▸ Given instruction:
Please convert the part of the material below that opens with the line containing "Which single item from" and closes with the line containing "19.2 metres" into a Markdown table with the columns Row and Line, leaving out blank lines.

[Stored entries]
- - - -
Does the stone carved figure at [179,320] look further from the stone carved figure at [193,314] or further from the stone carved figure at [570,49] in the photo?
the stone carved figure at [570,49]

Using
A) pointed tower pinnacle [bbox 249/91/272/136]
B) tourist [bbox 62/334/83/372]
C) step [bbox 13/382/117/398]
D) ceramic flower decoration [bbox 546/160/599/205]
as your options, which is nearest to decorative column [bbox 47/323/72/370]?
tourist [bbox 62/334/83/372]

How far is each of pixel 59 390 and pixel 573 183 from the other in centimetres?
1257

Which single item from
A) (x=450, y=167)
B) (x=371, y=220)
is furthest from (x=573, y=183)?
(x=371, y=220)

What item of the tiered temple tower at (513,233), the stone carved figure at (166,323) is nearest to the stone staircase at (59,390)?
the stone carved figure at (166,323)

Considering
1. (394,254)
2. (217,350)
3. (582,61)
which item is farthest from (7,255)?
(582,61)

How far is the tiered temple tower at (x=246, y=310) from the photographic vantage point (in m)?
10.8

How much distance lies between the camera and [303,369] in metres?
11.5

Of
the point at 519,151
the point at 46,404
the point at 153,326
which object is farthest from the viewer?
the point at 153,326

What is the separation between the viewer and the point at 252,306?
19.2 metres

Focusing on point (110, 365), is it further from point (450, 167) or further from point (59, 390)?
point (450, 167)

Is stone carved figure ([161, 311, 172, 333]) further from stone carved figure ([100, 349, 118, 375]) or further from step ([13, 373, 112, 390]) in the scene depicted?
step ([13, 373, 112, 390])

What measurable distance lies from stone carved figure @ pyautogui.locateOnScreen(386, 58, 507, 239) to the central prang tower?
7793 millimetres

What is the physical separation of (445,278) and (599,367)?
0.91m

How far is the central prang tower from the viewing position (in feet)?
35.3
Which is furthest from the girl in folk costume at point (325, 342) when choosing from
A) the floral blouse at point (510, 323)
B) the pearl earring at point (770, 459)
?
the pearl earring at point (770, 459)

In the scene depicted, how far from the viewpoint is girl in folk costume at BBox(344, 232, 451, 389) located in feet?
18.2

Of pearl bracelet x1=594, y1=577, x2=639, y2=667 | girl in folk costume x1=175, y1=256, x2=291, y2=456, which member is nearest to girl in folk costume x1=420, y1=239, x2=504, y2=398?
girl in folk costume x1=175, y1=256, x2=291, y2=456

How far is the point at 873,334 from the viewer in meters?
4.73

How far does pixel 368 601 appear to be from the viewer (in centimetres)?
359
- - - -
▸ Expected answer:
| Row | Line |
|---|---|
| 1 | Which single item from |
| 2 | A) (x=450, y=167) |
| 3 | B) (x=371, y=220) |
| 4 | is furthest from (x=573, y=183)? |
| 5 | (x=371, y=220) |
| 6 | What item of the tiered temple tower at (513,233), the stone carved figure at (166,323) is nearest to the stone staircase at (59,390)? |
| 7 | the stone carved figure at (166,323) |
| 8 | Considering |
| 9 | 1. (394,254) |
| 10 | 2. (217,350) |
| 11 | 3. (582,61) |
| 12 | which item is farthest from (7,255)? |
| 13 | (582,61) |
| 14 | How far is the tiered temple tower at (x=246, y=310) from the photographic vantage point (in m)? |
| 15 | 10.8 |
| 16 | How much distance lies between the camera and [303,369] in metres? |
| 17 | 11.5 |
| 18 | Of |
| 19 | the point at 519,151 |
| 20 | the point at 46,404 |
| 21 | the point at 153,326 |
| 22 | which object is farthest from the viewer? |
| 23 | the point at 153,326 |
| 24 | What is the separation between the viewer and the point at 252,306? |
| 25 | 19.2 metres |